Madem ki genel başkanlar bu çağrılarıma karşılık vermezse o zaman bir takım tekliflerde bulunacağım. Eğer partilere teklif götürmeden bağımsız bakan atasam anayasaya aykırı davranmış olurum. Anayasa bunu mümkün kılmıyor. O yüzden çağrılarıma kimse kapılarını kapatmasın. Meclis Başkanı bana siyasi partilere düşen bakanlık oranlarını bildirdiği zaman ilgili partilerin milletvekillerine teklif götüreceğim. En doğru isimleri, bunu söylerken diğerleri yanlış demiyorum. Biz teklif ettikten sonra her milletvekili partisi ile istişare edebilir ama bu teklifi yapmak zorundayız. Bu teklifi yapmadan bağımsızlar atanamaz. Bu teklifleri makul bir sürede cevaplandırmaları için davette bulunacağım. 5 günümüz var; makul süre ile cevaplandırılmasını isteyeceğim."
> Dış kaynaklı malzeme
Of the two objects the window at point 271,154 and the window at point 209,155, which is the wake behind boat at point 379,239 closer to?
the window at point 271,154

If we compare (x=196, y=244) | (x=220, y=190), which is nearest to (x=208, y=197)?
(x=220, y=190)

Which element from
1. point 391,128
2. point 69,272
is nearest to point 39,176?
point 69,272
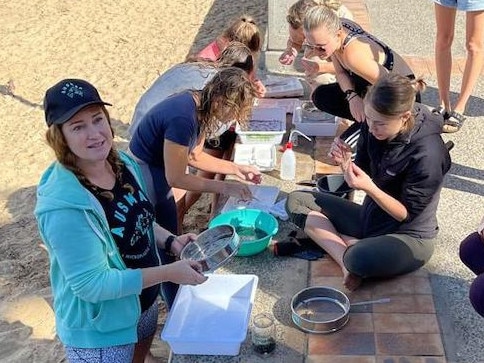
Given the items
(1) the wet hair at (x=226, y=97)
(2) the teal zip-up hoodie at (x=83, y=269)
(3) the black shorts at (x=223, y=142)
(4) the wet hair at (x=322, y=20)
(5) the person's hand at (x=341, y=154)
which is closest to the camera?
(2) the teal zip-up hoodie at (x=83, y=269)

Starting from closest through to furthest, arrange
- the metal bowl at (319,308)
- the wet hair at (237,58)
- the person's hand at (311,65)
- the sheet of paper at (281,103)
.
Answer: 1. the metal bowl at (319,308)
2. the wet hair at (237,58)
3. the person's hand at (311,65)
4. the sheet of paper at (281,103)

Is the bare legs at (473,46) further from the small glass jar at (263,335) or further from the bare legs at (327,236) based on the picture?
the small glass jar at (263,335)

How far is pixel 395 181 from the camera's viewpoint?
10.7ft

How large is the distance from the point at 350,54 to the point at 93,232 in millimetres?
2398

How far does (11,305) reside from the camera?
165 inches

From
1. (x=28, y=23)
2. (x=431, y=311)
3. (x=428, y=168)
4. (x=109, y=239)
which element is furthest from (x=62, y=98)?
(x=28, y=23)

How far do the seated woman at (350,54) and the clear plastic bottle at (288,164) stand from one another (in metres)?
0.42

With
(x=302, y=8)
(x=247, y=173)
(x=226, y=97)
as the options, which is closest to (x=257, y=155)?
(x=247, y=173)

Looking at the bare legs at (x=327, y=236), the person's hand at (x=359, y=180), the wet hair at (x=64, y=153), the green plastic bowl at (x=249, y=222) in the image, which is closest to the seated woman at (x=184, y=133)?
the green plastic bowl at (x=249, y=222)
Anayasal çizgiyi ve süreci kararlılıkla işleteceğiz. Ülkenin bir boşluk içine düşmeden seçime gitmesi için elimizden geleni yapacağız. Terörle mücadele kapsamında başlatılan operasyonlar sürecek.
Soru: Liderlere çağrınızdan bahsettiniz. Daha önce MHP ve CHP bu çağrıya olumsuz yanıt vermişti. Kapalı zarf usulü milletvekillerine teklif götüreceğiniz basına yansıdı; yol haritanız nasıl olacak?
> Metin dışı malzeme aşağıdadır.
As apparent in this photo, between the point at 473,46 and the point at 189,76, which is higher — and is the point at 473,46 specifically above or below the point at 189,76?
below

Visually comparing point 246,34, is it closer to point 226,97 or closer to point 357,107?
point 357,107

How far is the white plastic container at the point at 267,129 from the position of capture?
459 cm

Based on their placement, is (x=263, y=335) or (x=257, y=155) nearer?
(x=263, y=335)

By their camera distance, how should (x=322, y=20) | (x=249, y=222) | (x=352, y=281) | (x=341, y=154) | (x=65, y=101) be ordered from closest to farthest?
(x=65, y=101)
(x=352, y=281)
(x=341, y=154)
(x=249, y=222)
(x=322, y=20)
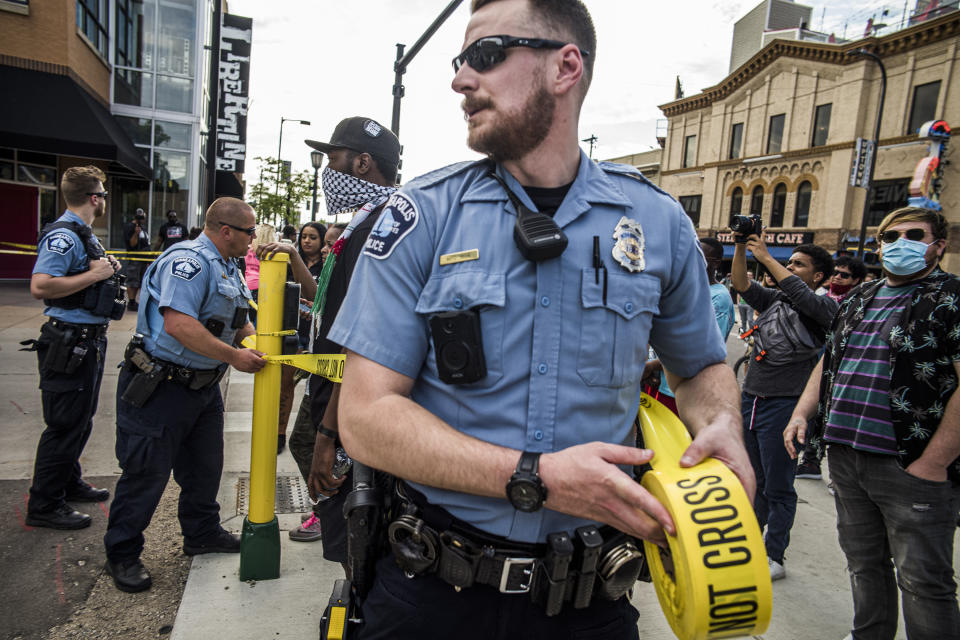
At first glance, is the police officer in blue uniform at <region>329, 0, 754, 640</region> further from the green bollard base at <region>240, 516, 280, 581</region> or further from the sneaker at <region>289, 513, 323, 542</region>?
the sneaker at <region>289, 513, 323, 542</region>

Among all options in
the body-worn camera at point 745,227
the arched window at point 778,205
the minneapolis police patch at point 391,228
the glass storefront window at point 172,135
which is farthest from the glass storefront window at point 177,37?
the arched window at point 778,205

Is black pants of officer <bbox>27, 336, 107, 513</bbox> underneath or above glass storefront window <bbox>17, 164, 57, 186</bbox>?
underneath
"Biz milletvekilleri ile her an her yerde görüşebiliriz. Bir hasım gibi birbirimize bakmayalım. Oturup konuşalım. Böyle bir ortamda tekrar bloklaşmaya girmek olmaz. Bugün ben teklif edene kadar çağrıma cevap gelirse liderle de görüşürüm. Anayasa liderler bir araya gelemediği için bu yöntemi izleyeceğim."
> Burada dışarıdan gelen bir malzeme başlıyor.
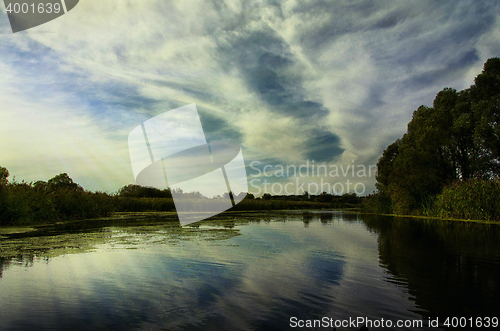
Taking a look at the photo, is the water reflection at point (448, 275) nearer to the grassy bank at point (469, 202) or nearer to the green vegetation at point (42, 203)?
the grassy bank at point (469, 202)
"DÜN İKİ LİDER DE TELEFONLARINI KAPATTI"
Ben teklif yapmazsam milletvekillerine 7 veya 9 bakanlık boş kalır ve ben oraya bağımsız üye atayamam. Bu durumda anayasayı nasıl işletiriz. Eğer birlikte bir hükümet kursaydık, her parti kendi belirlediği ismi tabii ki bakan olarak belirleyecekti.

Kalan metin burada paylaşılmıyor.